** SOURCE PASSAGE **

────────────────────────────────────────

Creamy Chicken and Corn Chowder

This hearty, flavorful chicken and corn chowder soup is cozy and satisfying on a cold night. It's rich and creamy but healthier than other chowders — because it's thickened with butternut squash, potatoes, and just a splash of cream.

If you follow my blog, you know how much I love soup! And this soup ranks near the top of my favorites list.

This soup is absolutely bursting with flavor. But my favorite thing about it is all of the textures. It's a perfect combination of smooth and creamy and crispy crunchy from the corn and some fresh vegetables and herbs that go into the pot at the very end.

Try it tonight! I promise you won't be disappointed.

I've been making this chicken and corn chowder forever.  It's adapted from somewhere (maybe Bon Appetit), but I honestly forget where I discovered it.  

I have to admit this version is different from most chicken and corn chowder recipes. It's super rich, but it has very little cream. And there's no bacon. Instead, the flavors come from onion, thyme, cilantro, and some butternut squash. It might seem like a strange combination, but trust me. It works.

What is Chowder?

Chowder is a term for a thick soup, usually made with a base of flour and butter (called a roux) and often thickened with cream or milk. Chowders frequently contain potatoes among their other ingredients. As the potatoes cook, their starch also helps thicken the soup.

A closeup shot of a white bowl of chicken and corn chowder. Another bowl of soup and 2 spoons on a green napkin in the background.

Sometimes chowders are pureed, so the broth is smooth with fewer chunks of vegetables. Other times they're more brothy with chunks of potatoes, vegetables, fish, or meat.

────────────────────────────────────────

Give the chicken and corn chowder text again between "This hearty, flavorful" and "won't be disappointed.", inclusive, and change "cold night" to "chilly evening".

** DATA EXCERPT **

────────────────────────────────────────

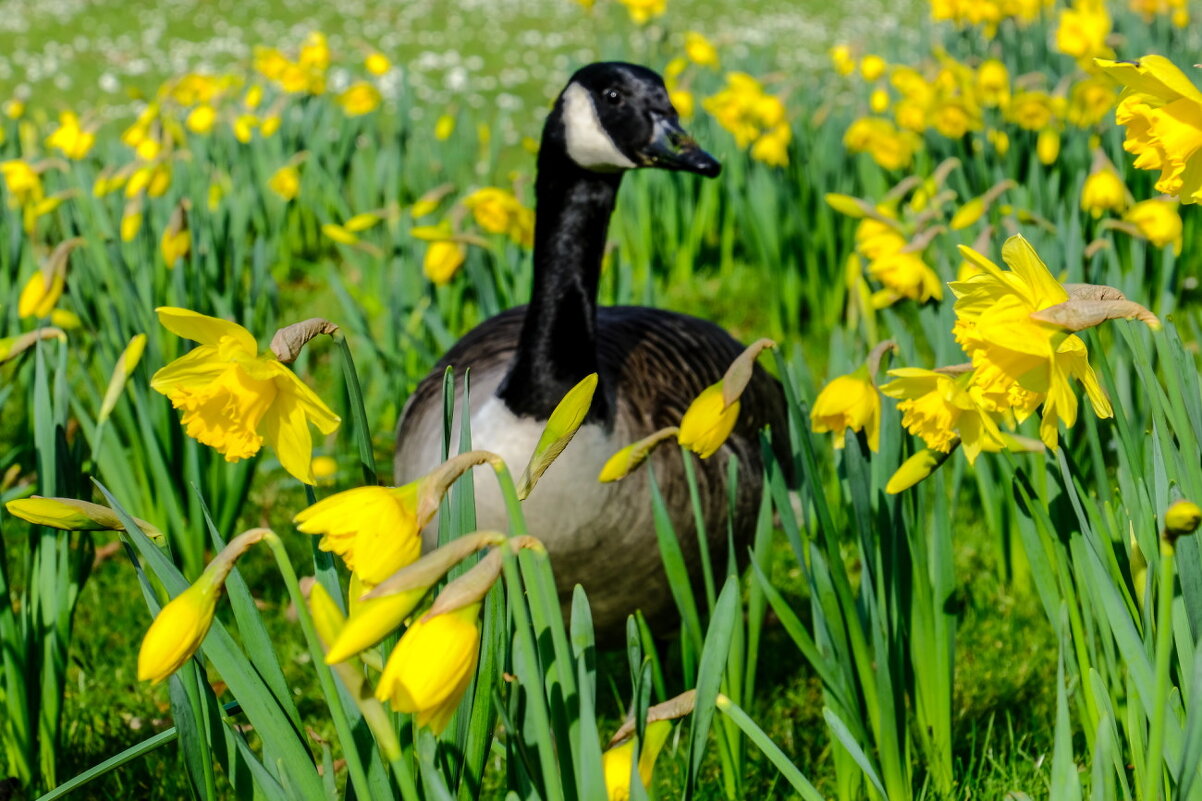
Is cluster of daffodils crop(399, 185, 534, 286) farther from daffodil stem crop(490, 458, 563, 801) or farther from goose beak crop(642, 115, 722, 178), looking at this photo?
daffodil stem crop(490, 458, 563, 801)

────────────────────────────────────────

** RESULT FOR THIS TASK **
This hearty, flavorful chicken and corn chowder soup is cozy and satisfying on a chilly evening. It's rich and creamy but healthier than other chowders — because it's thickened with butternut squash, potatoes, and just a splash of cream.

If you follow my blog, you know how much I love soup! And this soup ranks near the top of my favorites list.

This soup is absolutely bursting with flavor. But my favorite thing about it is all of the textures. It's a perfect combination of smooth and creamy and crispy crunchy from the corn and some fresh vegetables and herbs that go into the pot at the very end.

Try it tonight! I promise you won't be disappointed.